Remember, you should always be looking. If you have time, do some small bit of
pro-bono work for someone, perhaps a non-profit. Add them to your CV. Solve an
interesing problem for them.

Look at companies you admire in your area, see what interests you, and come up
with a way to solve a problem they are working on. Present this to a manager
over lunch. Tell them you fancy working for them and you can bring some skills
to the table.

Like Yoda said, there is no try, there is do or do not.

FYI, I switched over to working for non-profits, and while the money isn't as
much, the jobs are more interesting to me and I have generally much more
latitude to implement what I think will work (for me, always OSS/Libre). It's
a good feeling to know you are making a difference.

------
ffpsx
You are not alone. I am in a similar situation. Best advice for learning new
platforms is to come up with something you want to build and then learn the
new framework by implementing the idea using the desired framework.

My plan to get out of my rut is to build my own self-sustaining startup that I
am more passionate about.

──────────

# Exercise set
(a) In the career advice thread, what does the second commenter plan to build to get out of a rut?
(b) List every advantage that the first commenter in the career advice thread gives for working for non-profits.
(c) Carry on the career advice thread after its final sentence.

# Data provided
──────────

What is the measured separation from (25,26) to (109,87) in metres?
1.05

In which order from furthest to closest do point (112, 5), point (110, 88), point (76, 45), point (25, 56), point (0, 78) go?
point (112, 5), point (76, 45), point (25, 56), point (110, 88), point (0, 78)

──────────

# Responses to the exercise
(a) Their own self-sustaining startup that they are more passionate about.

(b)
- The jobs are more interesting to them.
- They generally have much more latitude to implement what they think will work.
- It's a good feeling to know they are making a difference.

(c)
------
kotakota
Some of the points you're making dont seem to make sense. For instance you say
you dont have time to make interesting things but then say you only program
2hrs out of the day. What are you doing those other 6hrs? And what about side
projects outside of work?

Another key point that lead to crud work is a lack of experience. If your
fresh out of school most job offers you'll get will be fairly crud type work
until you've shown your able to handle more.

Education can also play a role in this. If you have a bachelor's or no degree
experience will be your best friend. If you have a master's or phd you can
generally get into some more exciting positions out of the gate.

Where else are you looking for work besides hn hiring / freelance threads?
Those aren't even close to the best resources for finding great jobs.

------
robbyking
I was in the same situation for more than four years. The only reason I stayed
for so long was at the time my career wasn't very important to me -- my main
focus was my band, and even though it was infuriating, my horrible job
afforded me the time and money to be able to focus on music.

When the time came for me to think about moving on, I did a few different
things. First off, I went to udemy.com and brushed up on my framework skills.
At the time I was a front end developer, so I too courses in jQuery and
Angular.js, then took a refresher course in Java. From there I started doing
volunteer development work for local non-profits so I could round out my
portfolio.

After that, my job hunt was pretty easy. All-in-all my ramp up took about 6
months or so, and it lead to me getting a job that I love.

------
cognivore
Our first world problems are such a drag.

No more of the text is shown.